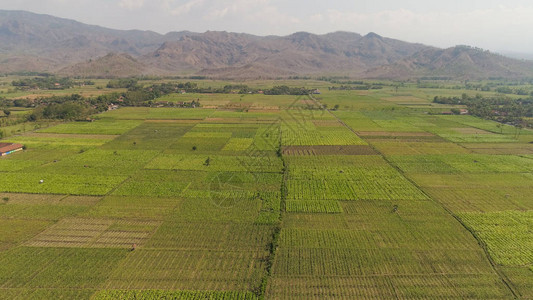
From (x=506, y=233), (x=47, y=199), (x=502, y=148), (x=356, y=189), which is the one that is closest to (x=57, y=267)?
(x=47, y=199)

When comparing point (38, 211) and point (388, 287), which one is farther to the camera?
point (38, 211)

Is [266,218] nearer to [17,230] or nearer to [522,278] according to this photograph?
[522,278]

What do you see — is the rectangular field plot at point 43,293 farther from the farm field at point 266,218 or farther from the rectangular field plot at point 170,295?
the rectangular field plot at point 170,295

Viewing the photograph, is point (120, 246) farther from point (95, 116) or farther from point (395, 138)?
point (95, 116)

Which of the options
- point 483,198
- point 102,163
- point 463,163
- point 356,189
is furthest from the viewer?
point 463,163

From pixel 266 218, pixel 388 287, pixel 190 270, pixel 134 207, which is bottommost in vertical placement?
pixel 388 287

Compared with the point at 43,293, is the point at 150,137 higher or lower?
higher

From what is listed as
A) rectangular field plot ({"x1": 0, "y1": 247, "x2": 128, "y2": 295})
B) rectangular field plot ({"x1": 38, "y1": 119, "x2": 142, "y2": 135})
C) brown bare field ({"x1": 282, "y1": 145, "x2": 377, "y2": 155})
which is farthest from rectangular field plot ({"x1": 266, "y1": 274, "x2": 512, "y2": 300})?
rectangular field plot ({"x1": 38, "y1": 119, "x2": 142, "y2": 135})

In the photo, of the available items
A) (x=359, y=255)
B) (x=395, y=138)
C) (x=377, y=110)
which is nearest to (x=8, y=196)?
(x=359, y=255)
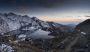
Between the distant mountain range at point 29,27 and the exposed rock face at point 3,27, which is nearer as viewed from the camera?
the distant mountain range at point 29,27

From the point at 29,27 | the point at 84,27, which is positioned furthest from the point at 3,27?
the point at 84,27

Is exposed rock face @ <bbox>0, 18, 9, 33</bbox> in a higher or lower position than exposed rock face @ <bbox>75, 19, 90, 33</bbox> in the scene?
lower

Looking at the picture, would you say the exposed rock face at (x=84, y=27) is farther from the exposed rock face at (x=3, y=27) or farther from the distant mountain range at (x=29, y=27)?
the exposed rock face at (x=3, y=27)

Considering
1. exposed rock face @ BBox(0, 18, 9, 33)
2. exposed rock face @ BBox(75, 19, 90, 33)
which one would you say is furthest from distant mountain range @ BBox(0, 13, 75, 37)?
exposed rock face @ BBox(75, 19, 90, 33)

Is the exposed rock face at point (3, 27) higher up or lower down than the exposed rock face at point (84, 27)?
lower down

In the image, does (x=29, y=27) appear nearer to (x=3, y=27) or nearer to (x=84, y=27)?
(x=3, y=27)

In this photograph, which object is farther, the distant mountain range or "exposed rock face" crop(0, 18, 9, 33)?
"exposed rock face" crop(0, 18, 9, 33)

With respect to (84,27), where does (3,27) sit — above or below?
below

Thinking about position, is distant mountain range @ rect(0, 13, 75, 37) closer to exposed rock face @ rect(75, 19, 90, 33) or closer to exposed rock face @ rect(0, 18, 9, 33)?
exposed rock face @ rect(0, 18, 9, 33)

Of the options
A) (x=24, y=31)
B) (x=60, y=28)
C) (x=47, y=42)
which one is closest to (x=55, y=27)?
(x=60, y=28)

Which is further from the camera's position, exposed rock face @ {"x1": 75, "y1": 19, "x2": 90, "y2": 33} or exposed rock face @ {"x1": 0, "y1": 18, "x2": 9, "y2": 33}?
exposed rock face @ {"x1": 0, "y1": 18, "x2": 9, "y2": 33}

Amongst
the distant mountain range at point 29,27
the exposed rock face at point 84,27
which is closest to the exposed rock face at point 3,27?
the distant mountain range at point 29,27
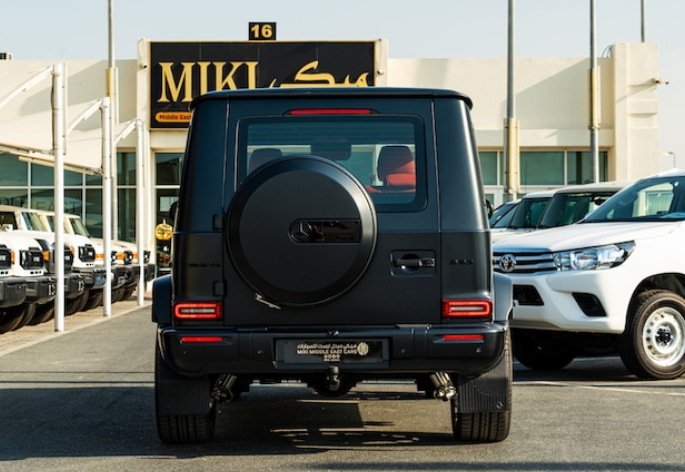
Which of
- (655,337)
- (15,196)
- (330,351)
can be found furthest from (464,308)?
(15,196)

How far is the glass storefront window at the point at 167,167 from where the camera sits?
3541 centimetres

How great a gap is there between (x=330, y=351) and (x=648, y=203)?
5921 mm

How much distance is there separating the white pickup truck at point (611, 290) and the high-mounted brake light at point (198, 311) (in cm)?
441

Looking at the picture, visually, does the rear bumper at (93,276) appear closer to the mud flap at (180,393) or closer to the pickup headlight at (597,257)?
the pickup headlight at (597,257)

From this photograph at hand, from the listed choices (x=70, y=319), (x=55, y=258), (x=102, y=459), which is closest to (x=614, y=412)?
(x=102, y=459)

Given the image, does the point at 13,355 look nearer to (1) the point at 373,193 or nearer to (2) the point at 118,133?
(1) the point at 373,193

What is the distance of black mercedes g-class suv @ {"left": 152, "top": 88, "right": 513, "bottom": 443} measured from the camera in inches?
256

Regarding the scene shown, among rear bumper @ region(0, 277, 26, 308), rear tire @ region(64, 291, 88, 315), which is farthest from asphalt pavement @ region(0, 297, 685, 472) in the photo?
rear tire @ region(64, 291, 88, 315)

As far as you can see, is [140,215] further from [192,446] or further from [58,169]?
[192,446]

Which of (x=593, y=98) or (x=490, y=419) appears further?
(x=593, y=98)

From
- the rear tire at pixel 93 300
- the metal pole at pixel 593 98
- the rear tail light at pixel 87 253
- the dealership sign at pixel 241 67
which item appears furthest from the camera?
the dealership sign at pixel 241 67

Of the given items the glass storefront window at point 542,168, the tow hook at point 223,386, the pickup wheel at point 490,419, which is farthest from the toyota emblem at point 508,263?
the glass storefront window at point 542,168

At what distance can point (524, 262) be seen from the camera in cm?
1076

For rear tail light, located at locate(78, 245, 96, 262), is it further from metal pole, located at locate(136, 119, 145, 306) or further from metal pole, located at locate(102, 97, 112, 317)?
metal pole, located at locate(136, 119, 145, 306)
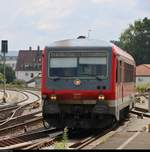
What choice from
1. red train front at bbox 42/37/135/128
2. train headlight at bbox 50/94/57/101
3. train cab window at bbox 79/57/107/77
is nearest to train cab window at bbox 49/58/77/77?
red train front at bbox 42/37/135/128

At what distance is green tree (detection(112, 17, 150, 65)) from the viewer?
443ft

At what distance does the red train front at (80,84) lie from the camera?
20047 millimetres

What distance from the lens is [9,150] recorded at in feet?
47.4

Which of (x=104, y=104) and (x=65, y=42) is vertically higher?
(x=65, y=42)

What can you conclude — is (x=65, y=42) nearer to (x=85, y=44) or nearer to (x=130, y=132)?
(x=85, y=44)

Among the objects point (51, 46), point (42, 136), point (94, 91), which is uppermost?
point (51, 46)

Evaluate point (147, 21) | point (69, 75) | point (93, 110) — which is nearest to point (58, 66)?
point (69, 75)

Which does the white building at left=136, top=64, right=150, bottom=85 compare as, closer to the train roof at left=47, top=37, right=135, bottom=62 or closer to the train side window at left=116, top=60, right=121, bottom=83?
the train side window at left=116, top=60, right=121, bottom=83

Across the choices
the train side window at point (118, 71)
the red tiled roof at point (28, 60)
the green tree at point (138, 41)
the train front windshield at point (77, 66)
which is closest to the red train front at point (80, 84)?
the train front windshield at point (77, 66)

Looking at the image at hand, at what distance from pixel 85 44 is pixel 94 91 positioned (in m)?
1.62

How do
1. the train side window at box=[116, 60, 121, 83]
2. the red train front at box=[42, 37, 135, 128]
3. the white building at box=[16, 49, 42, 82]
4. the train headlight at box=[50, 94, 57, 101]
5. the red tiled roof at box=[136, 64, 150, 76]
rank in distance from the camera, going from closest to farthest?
the red train front at box=[42, 37, 135, 128]
the train headlight at box=[50, 94, 57, 101]
the train side window at box=[116, 60, 121, 83]
the red tiled roof at box=[136, 64, 150, 76]
the white building at box=[16, 49, 42, 82]

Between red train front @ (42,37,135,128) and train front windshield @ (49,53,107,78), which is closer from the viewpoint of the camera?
red train front @ (42,37,135,128)

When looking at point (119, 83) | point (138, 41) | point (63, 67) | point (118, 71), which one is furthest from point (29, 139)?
point (138, 41)

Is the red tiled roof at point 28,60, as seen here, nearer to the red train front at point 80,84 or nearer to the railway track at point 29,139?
the railway track at point 29,139
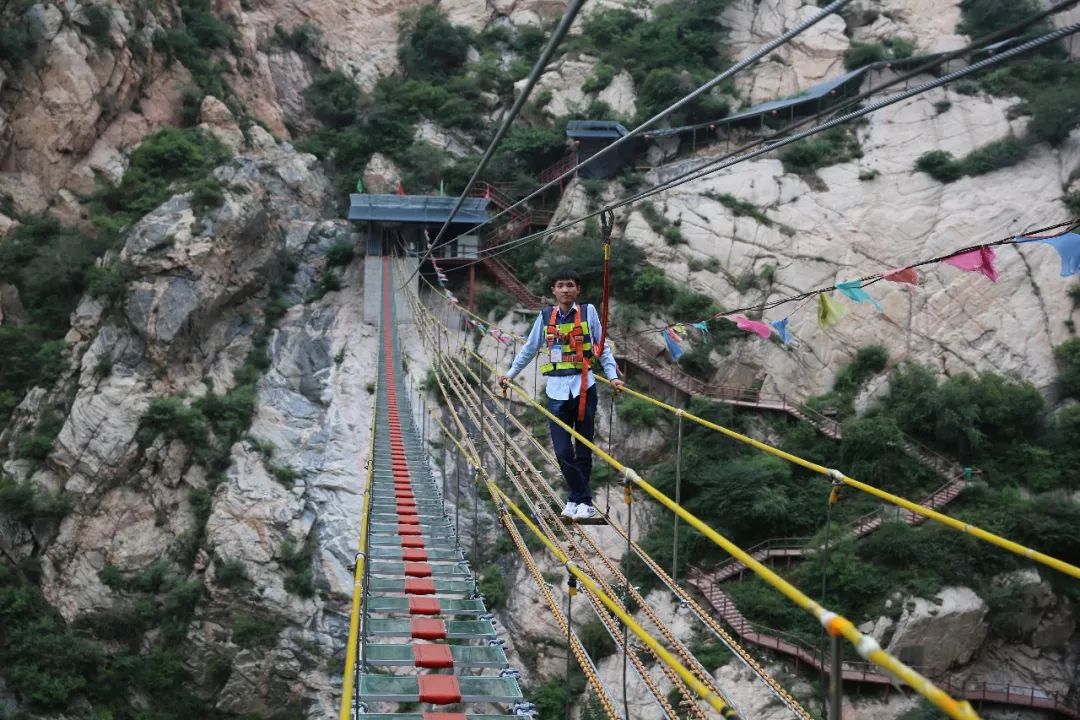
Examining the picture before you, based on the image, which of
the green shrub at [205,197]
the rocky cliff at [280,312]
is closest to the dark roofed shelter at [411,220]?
the rocky cliff at [280,312]

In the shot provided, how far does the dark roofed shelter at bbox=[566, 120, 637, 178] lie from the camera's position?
2069 cm

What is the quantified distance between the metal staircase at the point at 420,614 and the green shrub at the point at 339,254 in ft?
39.7

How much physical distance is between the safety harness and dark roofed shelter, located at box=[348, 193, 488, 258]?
14.5 m

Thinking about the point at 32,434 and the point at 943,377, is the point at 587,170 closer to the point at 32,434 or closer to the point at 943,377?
the point at 943,377

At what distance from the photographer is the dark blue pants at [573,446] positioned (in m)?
4.77

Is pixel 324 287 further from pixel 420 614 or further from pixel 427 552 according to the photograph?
pixel 420 614

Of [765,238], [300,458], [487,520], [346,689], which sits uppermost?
[765,238]

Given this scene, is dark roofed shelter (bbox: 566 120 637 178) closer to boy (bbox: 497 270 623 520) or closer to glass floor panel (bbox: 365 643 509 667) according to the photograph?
boy (bbox: 497 270 623 520)

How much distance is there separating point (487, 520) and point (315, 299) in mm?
7099

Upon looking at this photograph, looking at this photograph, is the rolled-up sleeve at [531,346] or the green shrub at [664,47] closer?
the rolled-up sleeve at [531,346]

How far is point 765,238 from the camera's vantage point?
18266 millimetres

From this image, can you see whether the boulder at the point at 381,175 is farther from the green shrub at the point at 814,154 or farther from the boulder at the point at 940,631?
the boulder at the point at 940,631

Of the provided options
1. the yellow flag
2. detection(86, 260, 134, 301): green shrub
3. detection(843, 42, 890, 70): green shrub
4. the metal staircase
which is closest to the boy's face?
the metal staircase

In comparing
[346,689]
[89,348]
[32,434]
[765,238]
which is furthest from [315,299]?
[346,689]
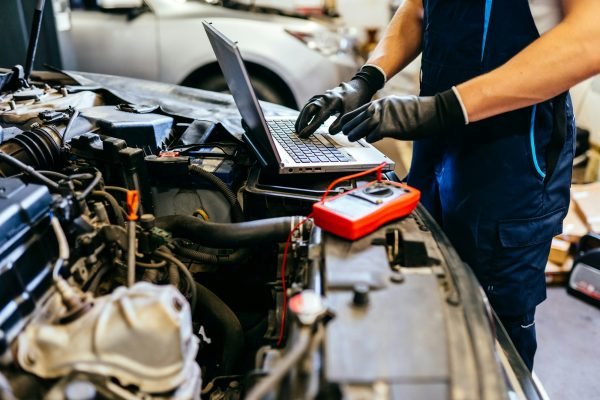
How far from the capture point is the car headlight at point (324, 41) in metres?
3.24

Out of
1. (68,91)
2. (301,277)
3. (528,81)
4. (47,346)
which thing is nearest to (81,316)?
(47,346)

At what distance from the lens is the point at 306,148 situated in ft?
4.09

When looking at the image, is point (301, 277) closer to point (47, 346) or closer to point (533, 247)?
point (47, 346)

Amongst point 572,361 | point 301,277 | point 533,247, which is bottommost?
point 572,361

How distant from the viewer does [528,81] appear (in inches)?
38.7

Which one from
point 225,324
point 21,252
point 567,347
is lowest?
point 567,347

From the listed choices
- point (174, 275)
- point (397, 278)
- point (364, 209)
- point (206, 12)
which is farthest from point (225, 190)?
point (206, 12)

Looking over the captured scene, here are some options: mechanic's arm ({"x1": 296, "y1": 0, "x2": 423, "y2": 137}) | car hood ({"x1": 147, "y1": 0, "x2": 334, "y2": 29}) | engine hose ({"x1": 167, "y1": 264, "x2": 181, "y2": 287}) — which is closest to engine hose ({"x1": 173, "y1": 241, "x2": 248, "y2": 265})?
engine hose ({"x1": 167, "y1": 264, "x2": 181, "y2": 287})

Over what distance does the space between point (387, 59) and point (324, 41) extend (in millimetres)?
2007

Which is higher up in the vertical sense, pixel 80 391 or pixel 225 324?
pixel 80 391

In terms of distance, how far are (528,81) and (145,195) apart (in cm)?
84

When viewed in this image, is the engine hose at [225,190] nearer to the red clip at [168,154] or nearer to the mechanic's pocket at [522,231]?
A: the red clip at [168,154]

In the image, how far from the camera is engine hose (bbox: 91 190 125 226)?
0.94 m

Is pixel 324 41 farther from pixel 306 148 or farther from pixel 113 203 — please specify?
pixel 113 203
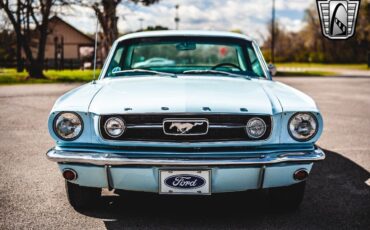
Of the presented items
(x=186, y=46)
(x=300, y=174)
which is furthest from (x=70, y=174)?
(x=186, y=46)

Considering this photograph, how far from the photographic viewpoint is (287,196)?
3590mm

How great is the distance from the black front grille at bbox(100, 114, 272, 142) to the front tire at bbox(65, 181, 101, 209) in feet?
1.98

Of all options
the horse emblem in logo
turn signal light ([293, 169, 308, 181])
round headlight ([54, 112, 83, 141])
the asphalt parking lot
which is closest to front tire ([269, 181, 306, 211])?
the asphalt parking lot

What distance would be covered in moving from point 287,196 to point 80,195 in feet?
5.23

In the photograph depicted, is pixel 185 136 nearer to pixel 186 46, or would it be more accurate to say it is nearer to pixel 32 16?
pixel 186 46

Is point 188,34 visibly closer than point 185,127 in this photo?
No

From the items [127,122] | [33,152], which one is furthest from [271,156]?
[33,152]

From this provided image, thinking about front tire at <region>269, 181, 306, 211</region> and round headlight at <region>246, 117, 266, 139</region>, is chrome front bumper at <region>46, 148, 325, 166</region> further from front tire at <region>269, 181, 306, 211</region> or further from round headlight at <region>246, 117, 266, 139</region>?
front tire at <region>269, 181, 306, 211</region>

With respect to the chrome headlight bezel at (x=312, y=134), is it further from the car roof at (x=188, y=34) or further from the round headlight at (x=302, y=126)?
the car roof at (x=188, y=34)

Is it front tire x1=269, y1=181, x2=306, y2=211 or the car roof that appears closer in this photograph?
front tire x1=269, y1=181, x2=306, y2=211

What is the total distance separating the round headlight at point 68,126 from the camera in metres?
3.28

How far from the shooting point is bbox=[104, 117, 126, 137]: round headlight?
321cm

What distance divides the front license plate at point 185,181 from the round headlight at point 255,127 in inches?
16.1

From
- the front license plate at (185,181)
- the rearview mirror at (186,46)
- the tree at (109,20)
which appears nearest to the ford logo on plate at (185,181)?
the front license plate at (185,181)
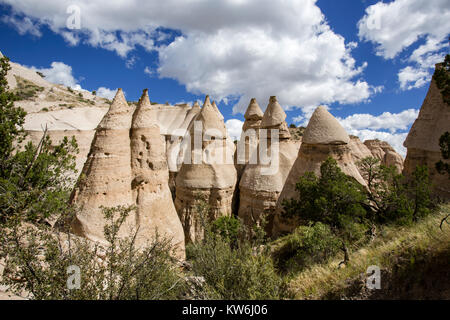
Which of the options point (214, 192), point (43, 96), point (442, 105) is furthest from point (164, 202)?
point (43, 96)

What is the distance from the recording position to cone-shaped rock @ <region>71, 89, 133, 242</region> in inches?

◆ Given problem
Drop the pictures, then reproduce exactly the lines from the one with "What is the total" through the final line of the listing.

◆ Exercise answer
What is the total distance separating the round headlight at point 68,126 from the camera in metres?
3.28

How far from the shooting point is bbox=[104, 117, 126, 137]: round headlight?
321cm

What distance divides the front license plate at point 185,181 from the round headlight at point 255,127 in inches?
16.1

From
- the front license plate at (185,181)
- the rearview mirror at (186,46)
- the tree at (109,20)
which appears nearest to the ford logo on plate at (185,181)?
the front license plate at (185,181)
Which of the options point (214, 192), point (43, 96), point (442, 105) is furthest from point (164, 202)?
point (43, 96)

What is the distance from the recording position to cone-shaped rock @ <region>71, 89, 133, 242</region> in inches?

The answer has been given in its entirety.